*AIM*.
Will you transcribe the entries that follow, exactly and in full?

*GIVEN INFORMATION*.

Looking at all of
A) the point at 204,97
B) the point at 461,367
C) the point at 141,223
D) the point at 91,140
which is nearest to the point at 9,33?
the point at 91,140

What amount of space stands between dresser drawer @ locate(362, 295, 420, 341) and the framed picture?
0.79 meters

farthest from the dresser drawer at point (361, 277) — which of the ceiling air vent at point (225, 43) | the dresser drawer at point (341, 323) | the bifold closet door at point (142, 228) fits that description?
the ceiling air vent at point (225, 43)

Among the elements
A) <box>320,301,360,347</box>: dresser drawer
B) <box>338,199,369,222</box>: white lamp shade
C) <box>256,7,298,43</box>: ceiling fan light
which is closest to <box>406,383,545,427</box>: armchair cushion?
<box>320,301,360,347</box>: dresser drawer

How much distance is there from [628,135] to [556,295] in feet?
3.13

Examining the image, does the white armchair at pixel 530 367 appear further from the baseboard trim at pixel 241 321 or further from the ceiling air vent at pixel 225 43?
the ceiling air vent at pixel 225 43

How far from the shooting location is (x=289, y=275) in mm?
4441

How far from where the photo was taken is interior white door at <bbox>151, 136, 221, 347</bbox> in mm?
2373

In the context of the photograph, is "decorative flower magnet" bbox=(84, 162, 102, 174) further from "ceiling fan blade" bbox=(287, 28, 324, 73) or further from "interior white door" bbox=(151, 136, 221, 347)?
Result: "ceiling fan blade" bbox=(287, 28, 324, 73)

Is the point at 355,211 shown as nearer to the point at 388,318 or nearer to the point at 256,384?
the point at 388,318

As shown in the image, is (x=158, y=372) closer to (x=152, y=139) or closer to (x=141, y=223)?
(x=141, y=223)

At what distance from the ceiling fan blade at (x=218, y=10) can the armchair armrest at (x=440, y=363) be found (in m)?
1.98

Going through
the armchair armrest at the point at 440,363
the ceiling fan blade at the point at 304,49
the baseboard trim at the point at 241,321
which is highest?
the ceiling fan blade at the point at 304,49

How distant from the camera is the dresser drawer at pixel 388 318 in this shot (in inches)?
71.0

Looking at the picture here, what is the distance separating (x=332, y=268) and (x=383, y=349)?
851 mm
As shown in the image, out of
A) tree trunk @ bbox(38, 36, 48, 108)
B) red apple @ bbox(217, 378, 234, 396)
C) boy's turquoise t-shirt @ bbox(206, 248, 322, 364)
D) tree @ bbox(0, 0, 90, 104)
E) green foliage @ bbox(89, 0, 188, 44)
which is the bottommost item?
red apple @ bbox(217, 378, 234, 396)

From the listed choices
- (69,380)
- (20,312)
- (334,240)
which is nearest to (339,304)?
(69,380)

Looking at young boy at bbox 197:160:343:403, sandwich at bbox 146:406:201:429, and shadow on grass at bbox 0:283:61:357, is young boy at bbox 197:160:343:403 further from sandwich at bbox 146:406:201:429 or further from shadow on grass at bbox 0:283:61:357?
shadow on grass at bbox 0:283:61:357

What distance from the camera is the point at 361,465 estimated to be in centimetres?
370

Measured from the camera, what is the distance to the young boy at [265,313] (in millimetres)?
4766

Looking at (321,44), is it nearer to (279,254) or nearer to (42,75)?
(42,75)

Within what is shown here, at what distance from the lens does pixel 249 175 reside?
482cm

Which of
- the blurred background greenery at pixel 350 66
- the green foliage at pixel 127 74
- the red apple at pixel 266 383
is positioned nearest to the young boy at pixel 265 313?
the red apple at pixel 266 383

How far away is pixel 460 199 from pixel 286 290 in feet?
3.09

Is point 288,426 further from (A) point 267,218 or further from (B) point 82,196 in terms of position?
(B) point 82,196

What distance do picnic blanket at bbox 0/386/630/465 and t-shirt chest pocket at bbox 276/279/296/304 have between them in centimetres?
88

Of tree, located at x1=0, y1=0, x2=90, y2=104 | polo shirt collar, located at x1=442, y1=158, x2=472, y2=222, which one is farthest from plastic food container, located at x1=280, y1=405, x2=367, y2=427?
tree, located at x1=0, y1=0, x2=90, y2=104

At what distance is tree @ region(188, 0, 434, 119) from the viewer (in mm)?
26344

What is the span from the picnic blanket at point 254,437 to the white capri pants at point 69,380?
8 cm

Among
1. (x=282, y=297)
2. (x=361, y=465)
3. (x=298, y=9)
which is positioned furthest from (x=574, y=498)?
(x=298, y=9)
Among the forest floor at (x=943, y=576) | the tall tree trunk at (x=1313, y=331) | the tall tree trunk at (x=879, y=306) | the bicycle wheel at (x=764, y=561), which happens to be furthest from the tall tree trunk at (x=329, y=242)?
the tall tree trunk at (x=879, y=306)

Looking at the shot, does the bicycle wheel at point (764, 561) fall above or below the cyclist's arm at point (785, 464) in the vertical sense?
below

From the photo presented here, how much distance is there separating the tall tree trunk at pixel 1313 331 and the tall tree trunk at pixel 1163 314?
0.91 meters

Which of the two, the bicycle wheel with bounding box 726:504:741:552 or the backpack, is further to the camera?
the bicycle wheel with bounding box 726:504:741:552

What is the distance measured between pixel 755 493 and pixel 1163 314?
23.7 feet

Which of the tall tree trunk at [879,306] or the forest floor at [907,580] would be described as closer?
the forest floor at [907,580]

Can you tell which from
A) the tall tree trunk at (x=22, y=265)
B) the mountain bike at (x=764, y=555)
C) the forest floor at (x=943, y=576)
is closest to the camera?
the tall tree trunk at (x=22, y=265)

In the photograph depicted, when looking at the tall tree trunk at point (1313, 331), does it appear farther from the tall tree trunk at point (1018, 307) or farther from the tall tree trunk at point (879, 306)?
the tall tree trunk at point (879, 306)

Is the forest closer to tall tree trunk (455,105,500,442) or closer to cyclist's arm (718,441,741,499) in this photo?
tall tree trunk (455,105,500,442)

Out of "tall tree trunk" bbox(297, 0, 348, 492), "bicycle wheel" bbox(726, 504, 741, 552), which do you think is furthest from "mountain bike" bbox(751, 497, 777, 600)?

*RESULT BELOW*.
Looking at all of
A) the point at 204,97
B) the point at 461,367
C) the point at 141,223
D) the point at 91,140
which is nearest to the point at 9,33?
the point at 91,140

What amount of space stands between dresser drawer @ locate(362, 295, 420, 341) and the framed picture?
0.79 meters

farthest from the dresser drawer at point (361, 277) — which of the ceiling air vent at point (225, 43) | the dresser drawer at point (341, 323) | the bifold closet door at point (142, 228) fits that description?
the ceiling air vent at point (225, 43)

Among the elements
A) <box>320,301,360,347</box>: dresser drawer
B) <box>338,199,369,222</box>: white lamp shade
C) <box>256,7,298,43</box>: ceiling fan light
which is closest to <box>406,383,545,427</box>: armchair cushion?
<box>320,301,360,347</box>: dresser drawer

How much distance is there from [628,135] to [556,295] in feet?
3.13

Examining the image, does the white armchair at pixel 530 367 appear further from the baseboard trim at pixel 241 321 or further from the ceiling air vent at pixel 225 43?
the ceiling air vent at pixel 225 43

How far from the shooting location is (x=289, y=275) in mm?
4441

How far from where the photo was taken is interior white door at <bbox>151, 136, 221, 347</bbox> in mm?
2373

In the context of the photograph, is "decorative flower magnet" bbox=(84, 162, 102, 174) further from "ceiling fan blade" bbox=(287, 28, 324, 73) or further from "interior white door" bbox=(151, 136, 221, 347)?
Result: "ceiling fan blade" bbox=(287, 28, 324, 73)

Is the point at 355,211 shown as nearer to the point at 388,318 or nearer to the point at 256,384?
the point at 388,318

As shown in the image, is (x=158, y=372) closer to (x=152, y=139) or closer to (x=141, y=223)?
(x=141, y=223)

At what distance from the ceiling fan blade at (x=218, y=10) can the armchair armrest at (x=440, y=363) be found (in m)?
1.98

Going through
the armchair armrest at the point at 440,363
the ceiling fan blade at the point at 304,49
the baseboard trim at the point at 241,321
which is highest?
the ceiling fan blade at the point at 304,49

How distant from the camera is the dresser drawer at pixel 388 318 in this shot (in inches)?
71.0

Looking at the picture here, what is the distance separating (x=332, y=268) and (x=383, y=349)?
851 mm
As shown in the image, out of
A) tree trunk @ bbox(38, 36, 48, 108)
B) red apple @ bbox(217, 378, 234, 396)
C) boy's turquoise t-shirt @ bbox(206, 248, 322, 364)
D) tree @ bbox(0, 0, 90, 104)
E) green foliage @ bbox(89, 0, 188, 44)
which is the bottommost item?
red apple @ bbox(217, 378, 234, 396)

From the listed choices
- (69,380)
- (20,312)
- (334,240)
which is nearest to (339,304)?
(69,380)

Looking at young boy at bbox 197:160:343:403, sandwich at bbox 146:406:201:429, and shadow on grass at bbox 0:283:61:357, is young boy at bbox 197:160:343:403 further from sandwich at bbox 146:406:201:429 or further from shadow on grass at bbox 0:283:61:357?
shadow on grass at bbox 0:283:61:357

What distance from the camera is the point at 361,465 estimated to be in centimetres?
370

Measured from the camera, what is the distance to the young boy at [265,313] (in millimetres)?
4766

Looking at (321,44), is it nearer to (279,254) or nearer to (42,75)?
(42,75)

Within what is shown here, at what distance from the lens does pixel 249 175 reside?
482cm

Which of
- the blurred background greenery at pixel 350 66
- the green foliage at pixel 127 74
- the red apple at pixel 266 383
is positioned nearest to the young boy at pixel 265 313?
the red apple at pixel 266 383

How far away is pixel 460 199 from pixel 286 290 in feet?
3.09

Is point 288,426 further from (A) point 267,218 or further from (B) point 82,196 in terms of position?
(B) point 82,196

What distance do picnic blanket at bbox 0/386/630/465 and t-shirt chest pocket at bbox 276/279/296/304 have between them in centimetres?
88

Of tree, located at x1=0, y1=0, x2=90, y2=104 | polo shirt collar, located at x1=442, y1=158, x2=472, y2=222, which one is farthest from plastic food container, located at x1=280, y1=405, x2=367, y2=427?
tree, located at x1=0, y1=0, x2=90, y2=104

At what distance is tree @ region(188, 0, 434, 119) from the viewer (in mm)?
26344

What is the span from the picnic blanket at point 254,437 to the white capri pants at point 69,380?
8 cm

Among
1. (x=282, y=297)
2. (x=361, y=465)
3. (x=298, y=9)
which is positioned furthest from (x=574, y=498)?
(x=298, y=9)
Among the forest floor at (x=943, y=576) | the tall tree trunk at (x=1313, y=331) | the tall tree trunk at (x=879, y=306) | the bicycle wheel at (x=764, y=561), which happens to be furthest from the tall tree trunk at (x=329, y=242)?
the tall tree trunk at (x=879, y=306)

Looking at the shot, does the bicycle wheel at point (764, 561) fall above or below the cyclist's arm at point (785, 464) in the vertical sense?
below

From the photo presented here, how much distance is there separating the tall tree trunk at pixel 1313 331 and the tall tree trunk at pixel 1163 314?
0.91 meters

Which of the two, the bicycle wheel with bounding box 726:504:741:552 or the backpack, is further to the camera?
the bicycle wheel with bounding box 726:504:741:552

What is the distance measured between pixel 755 493 and pixel 1163 314?
23.7 feet

Which of the tall tree trunk at [879,306] or the forest floor at [907,580] would be described as closer?
the forest floor at [907,580]

Can you tell which from
A) the tall tree trunk at (x=22, y=265)
B) the mountain bike at (x=764, y=555)
C) the forest floor at (x=943, y=576)
is closest to the camera?
the tall tree trunk at (x=22, y=265)

In the photograph depicted, when looking at the tall tree trunk at point (1313, 331), does it appear farther from the tall tree trunk at point (1018, 307) or farther from the tall tree trunk at point (879, 306)?
the tall tree trunk at point (879, 306)

Is the forest closer to tall tree trunk (455,105,500,442) or closer to cyclist's arm (718,441,741,499) in this photo?
tall tree trunk (455,105,500,442)

Out of "tall tree trunk" bbox(297, 0, 348, 492), "bicycle wheel" bbox(726, 504, 741, 552), which do you think is furthest from "mountain bike" bbox(751, 497, 777, 600)?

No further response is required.